On Tuesday, Superior Court of Justice Judge Joesph Henderson ruled the Black Pistons clubhouse on Page Street in St. Catharines is to be forfeited to the Ontario government because it was used as a base for a drug-trafficking operation.
Noting that at least one member of the gang, Isaac Lucas, used the clubhouse “as a base for illegal drug transactions and that illegal drugs that were intended to be used in drug trafficking were stored on the premises,” Henderson ordered the building be seized from its owner Dan Carley, a one-time lottery winner and former Black Pistons probationary member.
Carley had asked the courts not to allow the seizure — it was requested by the Crown after a 2013 Niagara Regional Police investigation — because he was not complicit in illegal activity at the clubhouse.
However, Henderson ruled that Carley “knew that at least two regular attendees at Page Street had criminal records and were involved in illegal drug activities.”
The seizure of the clubhouse, which had been used as the headquarters of the Black Pistons for seven months in 2013, follows a November ruling that led to the seizure of the Hells Angels clubhouse on Darby Road in Welland.
Lawyers representing the Hells Angels had until Dec. 6 to file an appeal.
In his Tuesday ruling, Henderson said Carley won $5 million in a lottery in 2005. Shortly after the lotto win “Carley started to use illegal drugs to such an extent that he became an addict,” Henderson said.
With his winnings, Carley purchased a few buildings, including 80 Page St.
Carley rented the property to president Randy McGean of the Black Pistons — a gang best known for supporting the now-defunct Outlaws Motorcycle Club — in April 2013.
Carley, who Henderson said was buying drugs from a Black Pistons member, became a probationary member of the biker gang in spring 2013, but quit a few months later.
In the spring 2013, the NRP began an investigation into the Black Pistons, dubbed Project Resurgence, that eventually resulted in several gang members being charged with drug-related offences, including Carley, McGean and Lucas.

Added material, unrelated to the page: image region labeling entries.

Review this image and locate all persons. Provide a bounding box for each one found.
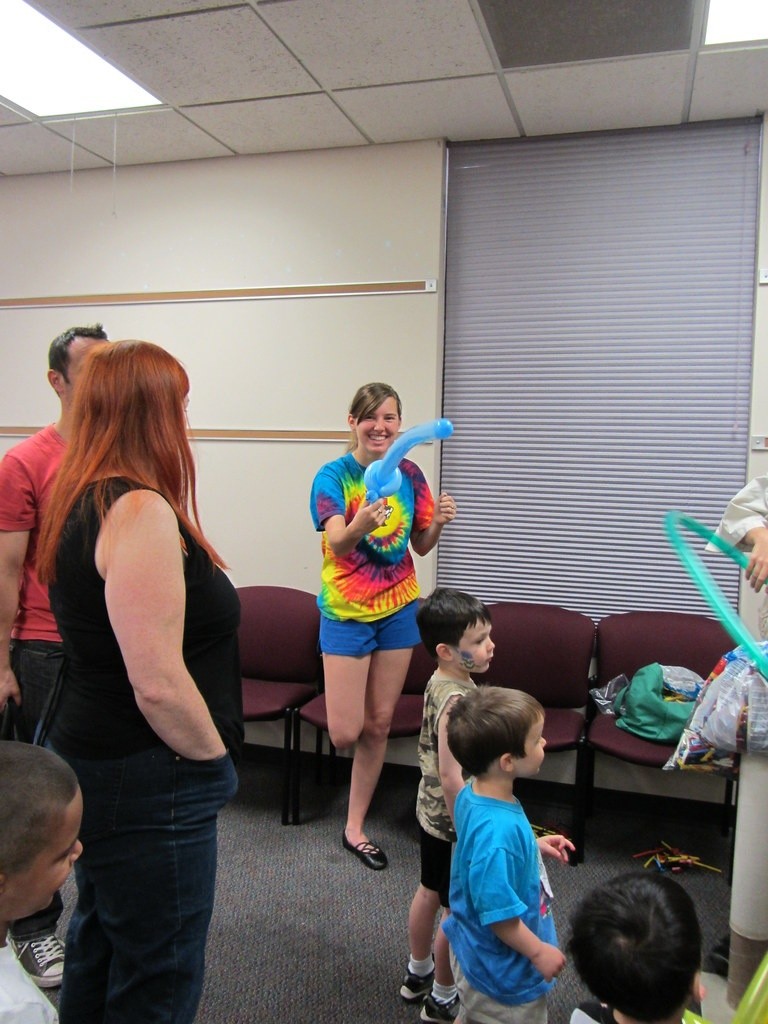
[0,740,83,1024]
[400,587,495,1023]
[704,475,768,642]
[0,323,111,988]
[310,382,456,871]
[568,871,706,1024]
[34,339,245,1024]
[440,685,575,1024]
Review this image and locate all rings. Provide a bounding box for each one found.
[378,509,382,513]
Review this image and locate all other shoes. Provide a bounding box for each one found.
[342,829,387,870]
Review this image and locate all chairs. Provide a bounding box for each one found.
[235,586,330,825]
[484,603,595,865]
[292,597,436,826]
[576,610,739,864]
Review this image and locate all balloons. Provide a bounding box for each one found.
[665,510,768,679]
[364,419,453,504]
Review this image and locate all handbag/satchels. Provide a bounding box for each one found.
[665,638,768,774]
[615,663,699,740]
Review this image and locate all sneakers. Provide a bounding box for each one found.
[399,951,436,999]
[5,928,68,987]
[421,987,460,1023]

McGean was found guilty of conspiracy to traffic cocaine and heroin and possession of a prohibited weapon. Lucas was found guilty trafficking heroin and being part of a conspiracy to traffic cocaine and heroin.
Carley pleaded guilty to trafficking cocaine.
The Crown had argued the clubhouse should be seized as part of a criminal operation. Henderson said the Crown failed to show the drug trafficking was being done for the Black Pistons as part of a criminal organization, and the building could not be seized under those grounds.
However, the judge said the building was nevertheless the centre of a drug-trafficking operation, specifically pointing to the activities of Lucas and the drugs stored in his room.
Under those grounds, he ruled, the building will be seized by the government.